Convinced now that Hudson meant just what he said, Barry could only marvel at his recklessness and wonder once more about his character and background and the things that made him tick. He had known such men in the army, city men mostly, whose lives seemed devoted to finding the angles and beating the system. These were the gamblers, the smart-money boys, the odds-makers, the thieves, and it seemed now that Hudson had a little of all these qualifications in his makeup, though on a somewhat more prosperous level.

Where, he asked himself, would Hudson get a hundred thousand dollars? Well, why not, with more money floating around the States than ever before in history?

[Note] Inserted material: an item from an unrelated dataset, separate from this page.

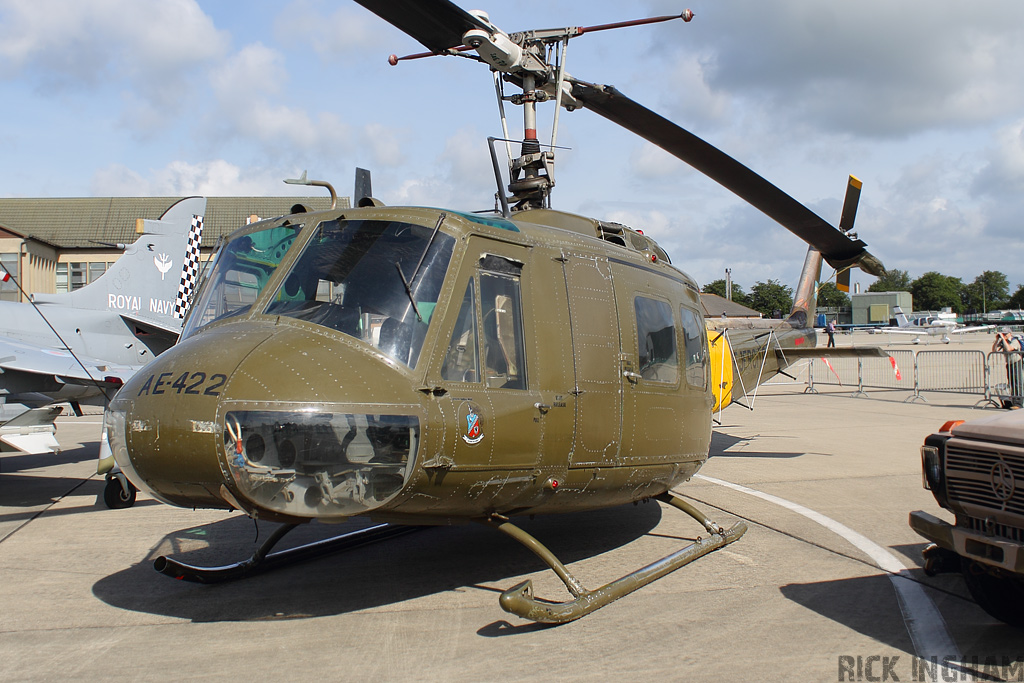 Bell UH-1H-BF Iroquois - AE-422 - Argentine Army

Plenty of men with less polish than Hudson had made infinitely more money.

He had said he had come down looking for a spot to put some cash, and with the country beginning to open up he was not alone in this. They were drilling for oil in the Northwest. Columbite and manganese holdings were being developed by American companies for the first time; roads were being built, a new stretch of railroad being surveyed. There was always the chance of finding new gold and diamond fields, and bauxite production was greater than ever. Hudson was looking for a fast deal and he had found one. It had fallen apart before it could be consummated, but why should he be so anxious? Why should he stick his neck out so far with the odds so stacked against him?

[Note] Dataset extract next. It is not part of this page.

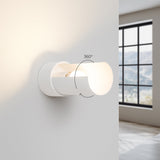 Wandlamp FLASH wit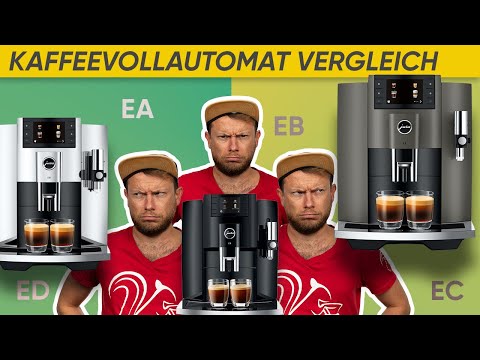 Jura E8: Finger weg von DIESER Version! (EA/EB/EC/ED im Check)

Barry could find no answers for such questions, but it suddenly occurred to him that he was being given an opportunity that it would be silly to ignore. Hudson wanted him along for introductions, after which he apparently intended to present his proposition in the hope that someone could produce the diamonds if the price was right, someone who would be greedy or reckless enough to make a trade.

So why not play out the string and see what happened?

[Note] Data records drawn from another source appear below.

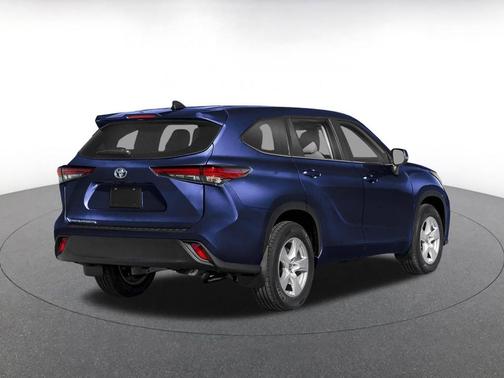 Blueprint 2025 Toyota Highlander LE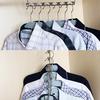1pc/3pcs Multifunctional Coat Hanger Space Saving Metal Hangers with Magic Hook 6 Hole Clothing Wardrobe Organizer Hanger Holder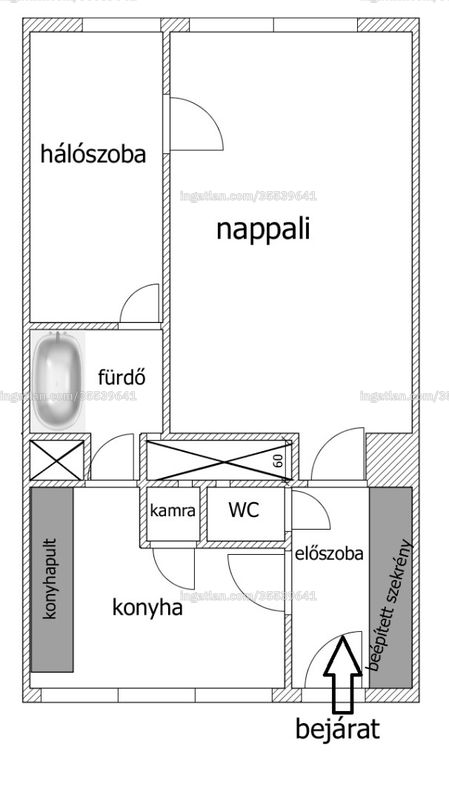 Picture of the real estate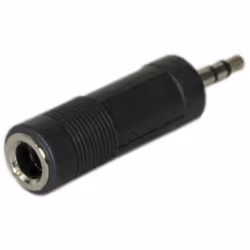 CUC Exertis Connect 720411, 6.35-mm, 3.5-mm, Noir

The more he, Barry, knew about the people involved in the murder the better. If he kept his ears open and used his head, maybe he could find out who had hidden the diamonds in his room and tried to frame him.

“Okay,” he said. “I still think you're nuts, but if you keep me out of it I'll go along for the ride. Who do you want to see first?”

“How about the dame? That Ransom woman?”

Muriel Ransom lived in what might have been called a three-story house in the States although only two of the floors were suitable for living-quarters. Part of the ground floor was closed off with latticework, but much of it was open, providing additional ventilation, storage space, and a garage. In remodeling the place, the owner had tacked an outside stairway on one side and enclosed it; a new entrance had been cut on the second floor and this apartment consisted of a combination living and dining-room at the front, a bedroom and bath, and a kitchen more modern than most.

Muriel Ransom wore a simple navy-blue dress that was a little snug at breast and thigh but quite appropriate for her mood, which was subdued. She wore no jewelry of any kind and her milk-white skin carried no more than a trace of lipstick and a tiny smear of eye shadow. Her upward-slanting dark eyes were grave and thoughtful as she admitted her visitors and her voice was properly grave as she said how-do-you-do to Hudson when Barry made the formal introduction. She asked them to sit down and went over to close the kitchen door on the maid who was ironing, and when she had seated herself on the couch opposite them she was ready.

Barry leaned back and waited while Hudson cleared his throat and said that he hoped what he was about to say would not offend her. He spoke with some care, avoiding the language of the city streets which had spawned him, and his manner was deferential as he said he had heard about her coming marriage and understood how deeply shocked she must be.